## WHAT YOU NEED TO DO
Emit the line that holds "genus: Antidorcas" and all lines following it through the end of the data, verbatim, and nothing else.

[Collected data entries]
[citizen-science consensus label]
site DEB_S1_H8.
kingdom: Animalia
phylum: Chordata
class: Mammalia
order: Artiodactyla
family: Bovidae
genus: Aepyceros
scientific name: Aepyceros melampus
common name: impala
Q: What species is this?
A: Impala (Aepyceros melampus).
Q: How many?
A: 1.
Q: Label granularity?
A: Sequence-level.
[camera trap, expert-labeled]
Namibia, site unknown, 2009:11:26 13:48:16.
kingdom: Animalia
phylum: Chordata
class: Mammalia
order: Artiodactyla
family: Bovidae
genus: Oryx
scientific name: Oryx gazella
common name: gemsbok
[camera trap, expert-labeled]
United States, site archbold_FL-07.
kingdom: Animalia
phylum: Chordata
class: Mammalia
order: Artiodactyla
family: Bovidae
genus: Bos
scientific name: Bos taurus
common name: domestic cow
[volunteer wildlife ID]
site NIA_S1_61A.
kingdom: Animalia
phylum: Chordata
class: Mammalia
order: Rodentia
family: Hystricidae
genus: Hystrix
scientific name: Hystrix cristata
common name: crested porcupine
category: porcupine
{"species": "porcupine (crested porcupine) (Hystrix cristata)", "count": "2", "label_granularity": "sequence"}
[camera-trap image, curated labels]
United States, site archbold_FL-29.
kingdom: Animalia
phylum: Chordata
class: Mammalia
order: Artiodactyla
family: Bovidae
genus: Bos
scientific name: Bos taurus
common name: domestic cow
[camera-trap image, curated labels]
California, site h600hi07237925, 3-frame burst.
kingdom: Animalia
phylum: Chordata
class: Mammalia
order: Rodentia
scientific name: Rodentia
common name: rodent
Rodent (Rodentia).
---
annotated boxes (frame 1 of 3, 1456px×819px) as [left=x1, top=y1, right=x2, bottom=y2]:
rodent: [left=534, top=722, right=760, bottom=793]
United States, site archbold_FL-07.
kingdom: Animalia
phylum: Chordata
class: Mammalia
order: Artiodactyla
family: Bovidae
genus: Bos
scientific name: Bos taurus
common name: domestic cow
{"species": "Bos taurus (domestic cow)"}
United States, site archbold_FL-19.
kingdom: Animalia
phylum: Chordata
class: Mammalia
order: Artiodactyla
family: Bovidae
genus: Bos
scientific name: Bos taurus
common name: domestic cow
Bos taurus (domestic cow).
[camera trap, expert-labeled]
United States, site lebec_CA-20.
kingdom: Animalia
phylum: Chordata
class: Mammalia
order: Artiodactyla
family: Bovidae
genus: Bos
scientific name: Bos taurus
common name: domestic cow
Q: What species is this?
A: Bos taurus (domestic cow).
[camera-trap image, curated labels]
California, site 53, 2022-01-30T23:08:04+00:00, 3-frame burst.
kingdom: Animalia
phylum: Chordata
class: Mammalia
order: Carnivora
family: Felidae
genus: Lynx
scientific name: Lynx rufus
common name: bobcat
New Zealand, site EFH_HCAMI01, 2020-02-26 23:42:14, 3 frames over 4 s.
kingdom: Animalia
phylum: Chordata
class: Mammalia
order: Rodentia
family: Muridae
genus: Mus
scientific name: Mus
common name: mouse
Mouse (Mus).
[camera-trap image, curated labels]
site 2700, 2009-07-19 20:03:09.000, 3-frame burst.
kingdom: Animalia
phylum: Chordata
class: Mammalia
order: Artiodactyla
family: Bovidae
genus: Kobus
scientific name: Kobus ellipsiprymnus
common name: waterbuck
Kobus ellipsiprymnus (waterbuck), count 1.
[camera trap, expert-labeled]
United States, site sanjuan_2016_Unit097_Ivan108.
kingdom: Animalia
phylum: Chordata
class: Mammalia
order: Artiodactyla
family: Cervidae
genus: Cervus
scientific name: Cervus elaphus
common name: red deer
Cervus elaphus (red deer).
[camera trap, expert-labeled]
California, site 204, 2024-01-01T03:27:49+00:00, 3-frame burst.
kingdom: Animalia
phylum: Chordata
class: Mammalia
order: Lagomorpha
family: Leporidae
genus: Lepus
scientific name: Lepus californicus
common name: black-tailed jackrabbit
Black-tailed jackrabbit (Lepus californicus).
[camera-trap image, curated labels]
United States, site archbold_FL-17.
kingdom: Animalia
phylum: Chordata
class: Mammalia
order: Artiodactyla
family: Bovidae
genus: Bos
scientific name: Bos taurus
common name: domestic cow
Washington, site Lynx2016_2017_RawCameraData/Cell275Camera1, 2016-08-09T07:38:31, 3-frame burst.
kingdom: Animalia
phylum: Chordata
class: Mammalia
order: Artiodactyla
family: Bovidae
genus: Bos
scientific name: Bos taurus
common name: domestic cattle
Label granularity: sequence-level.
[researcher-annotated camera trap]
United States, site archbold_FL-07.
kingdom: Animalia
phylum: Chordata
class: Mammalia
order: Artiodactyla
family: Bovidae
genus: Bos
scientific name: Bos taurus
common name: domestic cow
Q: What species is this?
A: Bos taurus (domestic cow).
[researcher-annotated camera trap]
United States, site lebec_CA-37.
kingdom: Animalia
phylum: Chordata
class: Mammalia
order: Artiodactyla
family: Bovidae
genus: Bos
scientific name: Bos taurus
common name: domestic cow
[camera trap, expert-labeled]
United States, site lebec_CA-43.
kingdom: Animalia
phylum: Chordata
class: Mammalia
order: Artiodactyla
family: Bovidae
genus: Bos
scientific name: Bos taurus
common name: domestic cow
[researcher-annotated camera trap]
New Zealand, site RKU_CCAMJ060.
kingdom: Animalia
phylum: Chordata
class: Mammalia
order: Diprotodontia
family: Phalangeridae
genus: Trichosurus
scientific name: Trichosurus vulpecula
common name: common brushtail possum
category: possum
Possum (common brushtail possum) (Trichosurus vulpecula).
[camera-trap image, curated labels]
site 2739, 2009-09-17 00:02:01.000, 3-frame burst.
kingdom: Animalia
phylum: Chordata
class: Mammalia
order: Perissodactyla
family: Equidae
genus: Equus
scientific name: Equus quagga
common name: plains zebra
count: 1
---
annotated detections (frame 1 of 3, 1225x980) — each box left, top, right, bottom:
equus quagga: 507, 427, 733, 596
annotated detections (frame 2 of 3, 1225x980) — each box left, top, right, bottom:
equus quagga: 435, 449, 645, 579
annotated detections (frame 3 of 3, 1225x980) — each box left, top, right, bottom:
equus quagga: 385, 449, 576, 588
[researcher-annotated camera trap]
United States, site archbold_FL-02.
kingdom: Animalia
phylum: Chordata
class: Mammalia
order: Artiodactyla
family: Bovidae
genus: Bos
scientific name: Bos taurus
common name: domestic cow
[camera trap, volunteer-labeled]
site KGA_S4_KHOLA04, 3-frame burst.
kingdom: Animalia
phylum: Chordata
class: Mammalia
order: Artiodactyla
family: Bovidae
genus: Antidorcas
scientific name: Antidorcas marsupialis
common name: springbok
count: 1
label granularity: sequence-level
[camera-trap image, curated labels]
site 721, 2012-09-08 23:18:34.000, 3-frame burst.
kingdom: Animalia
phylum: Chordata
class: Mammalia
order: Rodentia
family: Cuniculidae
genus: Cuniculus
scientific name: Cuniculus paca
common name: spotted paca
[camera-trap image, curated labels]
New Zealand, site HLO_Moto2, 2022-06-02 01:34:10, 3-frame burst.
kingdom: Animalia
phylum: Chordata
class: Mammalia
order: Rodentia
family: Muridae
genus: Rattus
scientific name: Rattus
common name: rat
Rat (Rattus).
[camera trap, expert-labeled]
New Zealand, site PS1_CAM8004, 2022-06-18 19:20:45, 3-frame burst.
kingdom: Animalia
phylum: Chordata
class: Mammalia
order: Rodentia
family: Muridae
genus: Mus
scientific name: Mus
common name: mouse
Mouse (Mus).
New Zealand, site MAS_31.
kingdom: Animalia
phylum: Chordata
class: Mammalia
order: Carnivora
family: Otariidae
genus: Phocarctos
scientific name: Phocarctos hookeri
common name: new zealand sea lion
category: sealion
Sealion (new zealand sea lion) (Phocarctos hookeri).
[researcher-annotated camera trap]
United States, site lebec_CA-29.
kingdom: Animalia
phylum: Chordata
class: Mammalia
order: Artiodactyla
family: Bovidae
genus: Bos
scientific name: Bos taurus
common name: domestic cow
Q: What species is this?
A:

## SOLUTION TO THIS EXERCISE
genus: Antidorcas
scientific name: Antidorcas marsupialis
common name: springbok
count: 1
label granularity: sequence-level
[camera-trap image, curated labels]
site 721, 2012-09-08 23:18:34.000, 3-frame burst.
kingdom: Animalia
phylum: Chordata
class: Mammalia
order: Rodentia
family: Cuniculidae
genus: Cuniculus
scientific name: Cuniculus paca
common name: spotted paca
[camera-trap image, curated labels]
New Zealand, site HLO_Moto2, 2022-06-02 01:34:10, 3-frame burst.
kingdom: Animalia
phylum: Chordata
class: Mammalia
order: Rodentia
family: Muridae
genus: Rattus
scientific name: Rattus
common name: rat
Rat (Rattus).
[camera trap, expert-labeled]
New Zealand, site PS1_CAM8004, 2022-06-18 19:20:45, 3-frame burst.
kingdom: Animalia
phylum: Chordata
class: Mammalia
order: Rodentia
family: Muridae
genus: Mus
scientific name: Mus
common name: mouse
Mouse (Mus).
New Zealand, site MAS_31.
kingdom: Animalia
phylum: Chordata
class: Mammalia
order: Carnivora
family: Otariidae
genus: Phocarctos
scientific name: Phocarctos hookeri
common name: new zealand sea lion
category: sealion
Sealion (new zealand sea lion) (Phocarctos hookeri).
[researcher-annotated camera trap]
United States, site lebec_CA-29.
kingdom: Animalia
phylum: Chordata
class: Mammalia
order: Artiodactyla
family: Bovidae
genus: Bos
scientific name: Bos taurus
common name: domestic cow
Q: What species is this?
A:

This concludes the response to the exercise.